**Texte proposé:**
Subject : Télévision
: 56 k à part
by : Marie Lechner
Date : 2004/11/26
Link : http://www.liberation.fr/page.php?Article=256973
ART-MEDIAS ET CARNETS DE BÂLE. Viper, le festival de vidéo
et nouveaux médias, se tenait le week-end dernier en Suisse.
Télévision : 56 k à part
56k, une chaîne mi-télé, mi-Web avec sa série,
son JT, son web-thriller...
Par Marie LECHNER
vendredi 26 novembre 2004 (Liberation - 06:00)
www.56k-bastard.tv
'est revendiqué : 56k
TV est une chaîne bâtarde, mi-télévision, mi-Web.
Elle n'existe qu'en ligne mais se regarde comme une chaîne télévisée.
Elle singe la grille de programmes du petit écran (fictions, talk-shows,
animations, séries télé, infos, cul) mais avec les
moyens (outils low tech, budgets limités) et l'esthétique
du Net (Flash, pixels, bannières, vidéo basse déf,
webcam, interactivité, moteur de recherche, code). La «Bastard
Channel» a été officiellement lancée samedi
à Viper, festival d'art-médias de Bâle, et réalisée
par Xcult sur une initiative de Pro Helvetia (fondation suisse pour la
culture). Projet international d'art en ligne, 56k TV rassemble des artistes
de Bâle, Berlin, Genève, Johannesbourg, New York, Ostrava,
Paris, Séoul, Tokyo et Zurich. Pour l'instant, elle propose sept
émissions, avec un nouveau programme tous les mois. Comme pour
la télé, ces programmes ne sont accessibles qu'à
certaines heures et non en continu, histoire de prendre à rebours
les habitudes de consommation boulimiques et compulsives des zappeurs
et surfeurs invétérés. Pour chaque émission,
un teaser pour allécher l'audience, avec les jours et heures de
diffusion. «L'esprit Bastard Channel, explique le commissaire du
festival Reinhard Storz, est celui du Web : le débit bouillonnant
de la télévision y croise celui hésitant du modem
de 56k.»
Intrigue transpacifique. Certaines émissions se savourent
comme des films. Le web-thriller chaotique de Jimpunk Acidmissile
trois minutes à couper le souffle où l'écran, pris
de folie, se remplit de fenêtres tressautantes et clignotantes,
d'images, de graphiques, de textes et sons grappillés sur le Net
propose une expérience quasi cinématographique du
réseau. Comme toute chaîne qui se respecte, Bastard Channel
a sa série télé, une intrigue transpacifique en treize
épisodes signée Young-hae Chang. Avec son style minimal
incomparable (texte animé, en noir sur fond blanc), l'artiste sud-coréenne
livre les pensées vagabondes d'un agent secret qui attend son contact
dans un café à Séoul. Suspense et rebondissements
garantis. Le talk show Nouvelles d'outre-tombe promet aux spectateurs
d'entrer en contact avec les morts. Racoleur à souhait mais antispectaculaire
au possible, l'animation se réduit à quelques pixels mal
dégrossis qui rajoutent au mystère.

**Informations fournies:**
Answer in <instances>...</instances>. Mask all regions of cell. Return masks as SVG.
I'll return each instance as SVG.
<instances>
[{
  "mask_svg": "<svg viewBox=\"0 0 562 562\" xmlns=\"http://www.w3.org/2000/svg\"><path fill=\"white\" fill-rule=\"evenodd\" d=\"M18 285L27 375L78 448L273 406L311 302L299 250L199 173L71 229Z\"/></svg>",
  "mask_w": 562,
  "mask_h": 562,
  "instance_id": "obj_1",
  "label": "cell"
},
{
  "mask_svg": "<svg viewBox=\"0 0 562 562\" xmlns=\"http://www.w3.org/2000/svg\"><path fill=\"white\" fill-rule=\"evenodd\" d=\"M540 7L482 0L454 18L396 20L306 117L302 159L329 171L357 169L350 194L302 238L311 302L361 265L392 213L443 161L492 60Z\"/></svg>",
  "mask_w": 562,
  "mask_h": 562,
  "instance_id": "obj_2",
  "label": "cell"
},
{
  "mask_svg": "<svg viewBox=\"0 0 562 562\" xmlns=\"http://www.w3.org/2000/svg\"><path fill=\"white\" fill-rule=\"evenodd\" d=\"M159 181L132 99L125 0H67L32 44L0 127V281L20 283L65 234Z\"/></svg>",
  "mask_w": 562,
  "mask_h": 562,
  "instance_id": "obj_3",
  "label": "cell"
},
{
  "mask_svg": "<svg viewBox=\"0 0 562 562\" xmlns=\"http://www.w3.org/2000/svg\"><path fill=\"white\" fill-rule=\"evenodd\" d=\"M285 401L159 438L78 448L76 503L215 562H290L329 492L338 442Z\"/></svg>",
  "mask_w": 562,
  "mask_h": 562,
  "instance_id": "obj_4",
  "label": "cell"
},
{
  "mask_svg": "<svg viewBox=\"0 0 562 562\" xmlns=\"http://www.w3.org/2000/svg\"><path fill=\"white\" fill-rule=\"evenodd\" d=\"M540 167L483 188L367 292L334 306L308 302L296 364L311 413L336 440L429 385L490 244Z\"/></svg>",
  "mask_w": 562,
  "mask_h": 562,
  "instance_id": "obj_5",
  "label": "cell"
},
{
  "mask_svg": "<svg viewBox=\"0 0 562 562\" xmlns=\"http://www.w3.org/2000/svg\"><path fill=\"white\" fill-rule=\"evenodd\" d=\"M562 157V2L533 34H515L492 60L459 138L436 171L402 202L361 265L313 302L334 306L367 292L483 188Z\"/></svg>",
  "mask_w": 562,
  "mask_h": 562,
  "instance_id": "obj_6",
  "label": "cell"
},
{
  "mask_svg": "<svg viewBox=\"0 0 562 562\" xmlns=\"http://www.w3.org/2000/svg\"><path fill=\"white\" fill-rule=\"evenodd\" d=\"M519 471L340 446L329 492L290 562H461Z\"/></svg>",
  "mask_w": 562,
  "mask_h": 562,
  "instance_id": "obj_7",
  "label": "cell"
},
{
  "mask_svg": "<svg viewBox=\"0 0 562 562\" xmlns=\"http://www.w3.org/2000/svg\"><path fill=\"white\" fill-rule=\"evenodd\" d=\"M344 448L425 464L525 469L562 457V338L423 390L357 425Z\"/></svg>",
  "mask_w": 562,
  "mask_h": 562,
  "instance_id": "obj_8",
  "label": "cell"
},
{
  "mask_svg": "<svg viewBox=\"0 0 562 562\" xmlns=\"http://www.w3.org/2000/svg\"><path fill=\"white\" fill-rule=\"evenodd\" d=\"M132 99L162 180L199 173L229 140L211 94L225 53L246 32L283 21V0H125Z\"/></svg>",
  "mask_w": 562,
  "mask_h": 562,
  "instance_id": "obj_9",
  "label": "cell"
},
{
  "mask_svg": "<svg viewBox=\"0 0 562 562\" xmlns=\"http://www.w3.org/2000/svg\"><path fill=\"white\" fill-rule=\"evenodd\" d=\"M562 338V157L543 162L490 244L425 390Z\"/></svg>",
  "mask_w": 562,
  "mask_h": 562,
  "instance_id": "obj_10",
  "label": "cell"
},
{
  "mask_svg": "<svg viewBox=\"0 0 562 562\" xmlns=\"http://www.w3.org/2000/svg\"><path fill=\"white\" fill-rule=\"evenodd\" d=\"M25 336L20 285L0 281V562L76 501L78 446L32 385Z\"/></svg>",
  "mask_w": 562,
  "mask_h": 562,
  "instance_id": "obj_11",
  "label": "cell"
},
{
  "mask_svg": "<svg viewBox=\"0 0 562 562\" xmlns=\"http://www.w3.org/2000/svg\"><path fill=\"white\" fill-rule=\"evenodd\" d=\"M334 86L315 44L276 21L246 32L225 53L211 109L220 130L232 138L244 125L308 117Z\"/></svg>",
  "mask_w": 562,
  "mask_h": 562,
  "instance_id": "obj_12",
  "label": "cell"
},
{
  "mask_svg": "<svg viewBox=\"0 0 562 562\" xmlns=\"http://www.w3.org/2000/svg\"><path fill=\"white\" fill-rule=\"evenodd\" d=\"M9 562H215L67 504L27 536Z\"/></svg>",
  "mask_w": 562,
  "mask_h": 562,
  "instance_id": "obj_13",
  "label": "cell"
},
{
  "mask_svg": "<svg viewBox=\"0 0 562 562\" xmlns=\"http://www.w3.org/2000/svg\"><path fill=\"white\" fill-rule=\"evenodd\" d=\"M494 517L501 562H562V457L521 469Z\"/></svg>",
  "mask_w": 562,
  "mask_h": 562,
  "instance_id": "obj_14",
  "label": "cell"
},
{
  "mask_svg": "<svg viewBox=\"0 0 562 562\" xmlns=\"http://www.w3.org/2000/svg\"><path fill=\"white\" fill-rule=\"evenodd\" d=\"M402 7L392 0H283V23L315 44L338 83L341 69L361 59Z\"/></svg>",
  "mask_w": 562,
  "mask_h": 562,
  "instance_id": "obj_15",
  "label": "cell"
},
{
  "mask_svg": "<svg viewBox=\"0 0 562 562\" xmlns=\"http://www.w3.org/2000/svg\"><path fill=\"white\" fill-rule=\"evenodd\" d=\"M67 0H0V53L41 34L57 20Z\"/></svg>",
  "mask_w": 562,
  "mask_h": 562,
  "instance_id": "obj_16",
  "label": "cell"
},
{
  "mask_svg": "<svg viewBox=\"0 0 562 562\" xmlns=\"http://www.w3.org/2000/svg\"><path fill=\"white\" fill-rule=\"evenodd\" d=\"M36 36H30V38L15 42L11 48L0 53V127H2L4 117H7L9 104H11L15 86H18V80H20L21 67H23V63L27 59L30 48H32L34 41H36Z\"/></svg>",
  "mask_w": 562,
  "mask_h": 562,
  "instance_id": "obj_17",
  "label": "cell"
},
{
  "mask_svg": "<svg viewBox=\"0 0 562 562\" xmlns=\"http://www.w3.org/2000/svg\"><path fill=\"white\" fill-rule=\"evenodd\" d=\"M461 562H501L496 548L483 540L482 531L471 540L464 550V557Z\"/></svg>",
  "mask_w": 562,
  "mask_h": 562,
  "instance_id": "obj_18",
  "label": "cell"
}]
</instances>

**Votre tâche:** Recopiez mot pour mot le passage de l'article sur 56k TV qui commence aux mots "Subject : Télévision" et se termine après "(Liberation - 06:00)".

**Corrigé:**
Subject : Télévision
: 56 k à part
by : Marie Lechner
Date : 2004/11/26
Link : http://www.liberation.fr/page.php?Article=256973
ART-MEDIAS ET CARNETS DE BÂLE. Viper, le festival de vidéo
et nouveaux médias, se tenait le week-end dernier en Suisse.
Télévision : 56 k à part
56k, une chaîne mi-télé, mi-Web avec sa série,
son JT, son web-thriller...
Par Marie LECHNER
vendredi 26 novembre 2004 (Liberation - 06:00)